Quando, no final de 2004/início de 2005, a empulhação marxista começou a ficar nítida e a transcendência voltava a fazer sentido, eu fui atrás de qualquer informação que me apontasse para Deus. Eu estava tateando à procura do caminho de volta para a Casa do Pai.
Eu não erraria se dissesse que eu encontrei o caminho, no dia 2 de abril de 2005, ainda que não me desse conta inteiramente do que estava acontecendo comigo. Quando eu ouvi o anúncio da morte do Papa João Paulo II, naquele 2 de abril, eu disse, chorando, ao meu marido:"Este homem está há 25 anos tomando conta de nós".

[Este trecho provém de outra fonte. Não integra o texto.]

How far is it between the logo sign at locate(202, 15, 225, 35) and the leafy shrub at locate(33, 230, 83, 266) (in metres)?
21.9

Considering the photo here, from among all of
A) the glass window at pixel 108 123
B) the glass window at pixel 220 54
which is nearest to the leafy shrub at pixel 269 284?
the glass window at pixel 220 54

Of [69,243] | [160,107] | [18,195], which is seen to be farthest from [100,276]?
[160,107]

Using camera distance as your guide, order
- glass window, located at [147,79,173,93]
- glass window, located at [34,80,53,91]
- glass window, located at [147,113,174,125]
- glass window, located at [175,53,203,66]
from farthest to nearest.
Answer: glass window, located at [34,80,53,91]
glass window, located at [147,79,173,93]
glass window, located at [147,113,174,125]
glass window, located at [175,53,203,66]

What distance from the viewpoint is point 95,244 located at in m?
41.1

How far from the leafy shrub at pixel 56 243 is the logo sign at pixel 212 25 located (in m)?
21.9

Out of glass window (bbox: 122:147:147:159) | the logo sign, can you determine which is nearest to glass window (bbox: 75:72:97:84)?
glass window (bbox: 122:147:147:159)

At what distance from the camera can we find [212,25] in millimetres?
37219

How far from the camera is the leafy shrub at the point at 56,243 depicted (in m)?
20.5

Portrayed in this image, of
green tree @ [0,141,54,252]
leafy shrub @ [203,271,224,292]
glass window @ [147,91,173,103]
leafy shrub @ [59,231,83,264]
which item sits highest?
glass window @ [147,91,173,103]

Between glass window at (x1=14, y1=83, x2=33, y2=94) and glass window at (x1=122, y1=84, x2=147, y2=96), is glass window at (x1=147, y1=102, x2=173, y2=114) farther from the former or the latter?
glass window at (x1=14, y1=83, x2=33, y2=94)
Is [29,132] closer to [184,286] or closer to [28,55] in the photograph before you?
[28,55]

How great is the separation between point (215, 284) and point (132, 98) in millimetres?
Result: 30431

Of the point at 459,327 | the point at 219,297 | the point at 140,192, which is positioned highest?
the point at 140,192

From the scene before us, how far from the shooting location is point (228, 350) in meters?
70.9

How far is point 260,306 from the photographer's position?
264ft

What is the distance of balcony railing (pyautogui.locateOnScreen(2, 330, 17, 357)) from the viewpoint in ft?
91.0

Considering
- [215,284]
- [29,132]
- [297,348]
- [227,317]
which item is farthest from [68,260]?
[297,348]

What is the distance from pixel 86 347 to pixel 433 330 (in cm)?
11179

Dizem que as coisas não acontecem assim (acontecem assim, sim) mas naquele dia algo profundo aconteceu. Foi, ali, o "instante" da conversão. Hoje, eu costumo dizer que eu sou o último milagre de João Paulo II, eu tenho certeza de que ele rezou por mim.
Um mês depois da morte do papa, em maio, numa destas buscas pela internet, acabei caindo no site da Montfort, do professor Orlando Fedeli. Gostei. Era uma coisa totalmente oposta à igreja modernosa e horrorosa dos padres-vedetes e das missas cheias de graça. Entrei e fui devorando o que encontrava. Li tudo.
Em outubro de 2005, já radicalmente de volta à fé da Igreja, reconciliada com Deus e santificada pelos sacramentos da confissão e Eucaristia, eu resolvi escrever um relato da minha conversão, a que dei o título "A Volta para Casa" * e, como não tinha nem blog para publicar, resolvi mandar para o site da Montfort. Não cogitei que fosse ser publicado.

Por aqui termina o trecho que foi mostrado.